## [Data excerpts]
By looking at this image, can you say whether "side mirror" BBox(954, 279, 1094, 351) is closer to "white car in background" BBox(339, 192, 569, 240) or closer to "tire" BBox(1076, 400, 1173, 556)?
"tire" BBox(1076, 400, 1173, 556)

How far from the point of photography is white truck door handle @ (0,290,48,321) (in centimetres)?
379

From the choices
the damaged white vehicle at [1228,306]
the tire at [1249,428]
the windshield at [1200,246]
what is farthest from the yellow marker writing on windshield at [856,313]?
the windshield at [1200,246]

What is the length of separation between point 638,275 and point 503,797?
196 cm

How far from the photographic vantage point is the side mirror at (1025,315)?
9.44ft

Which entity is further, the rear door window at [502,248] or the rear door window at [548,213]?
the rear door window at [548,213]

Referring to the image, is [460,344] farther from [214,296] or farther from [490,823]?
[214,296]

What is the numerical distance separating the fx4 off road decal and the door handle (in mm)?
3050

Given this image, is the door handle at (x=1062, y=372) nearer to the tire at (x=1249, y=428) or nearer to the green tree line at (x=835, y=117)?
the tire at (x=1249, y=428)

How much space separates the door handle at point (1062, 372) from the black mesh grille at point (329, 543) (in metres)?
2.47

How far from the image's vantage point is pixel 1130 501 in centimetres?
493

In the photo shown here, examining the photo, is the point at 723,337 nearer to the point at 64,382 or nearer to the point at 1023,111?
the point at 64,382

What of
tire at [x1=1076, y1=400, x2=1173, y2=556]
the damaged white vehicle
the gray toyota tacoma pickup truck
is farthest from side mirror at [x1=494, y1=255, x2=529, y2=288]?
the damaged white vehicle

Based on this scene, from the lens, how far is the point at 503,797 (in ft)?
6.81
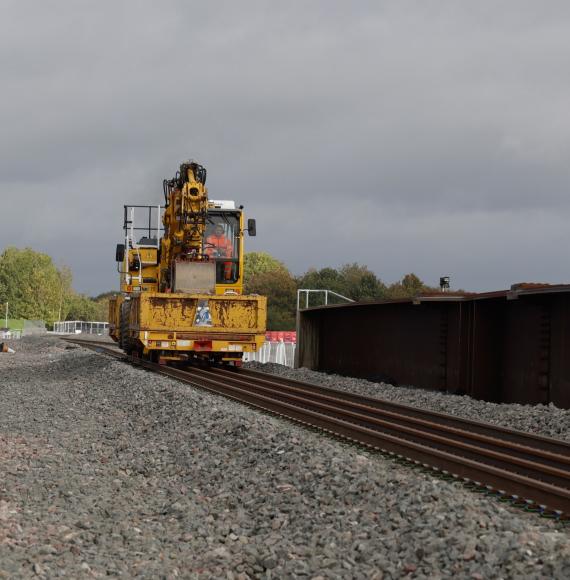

## [Problem statement]
Please put the lines of the records into a Markdown table with the columns "Row" and "Line". Begin at the line that contains "In the photo", stop at the end of the records, leave out blank lines and pictures, and give each line its own row number.

## [Exercise output]
| Row | Line |
|---|---|
| 1 | In the photo shown here, examining the photo, is the point at 723,337 nearer to the point at 64,382 or nearer to the point at 1023,111? |
| 2 | the point at 64,382 |
| 3 | What of |
| 4 | tire at [x1=1076, y1=400, x2=1173, y2=556] |
| 5 | the damaged white vehicle |
| 6 | the gray toyota tacoma pickup truck |
| 7 | is farthest from side mirror at [x1=494, y1=255, x2=529, y2=288]? |
| 8 | the damaged white vehicle |
| 9 | Based on this scene, from the lens, how far is the point at 503,797 (in ft)? |
| 10 | 6.81 |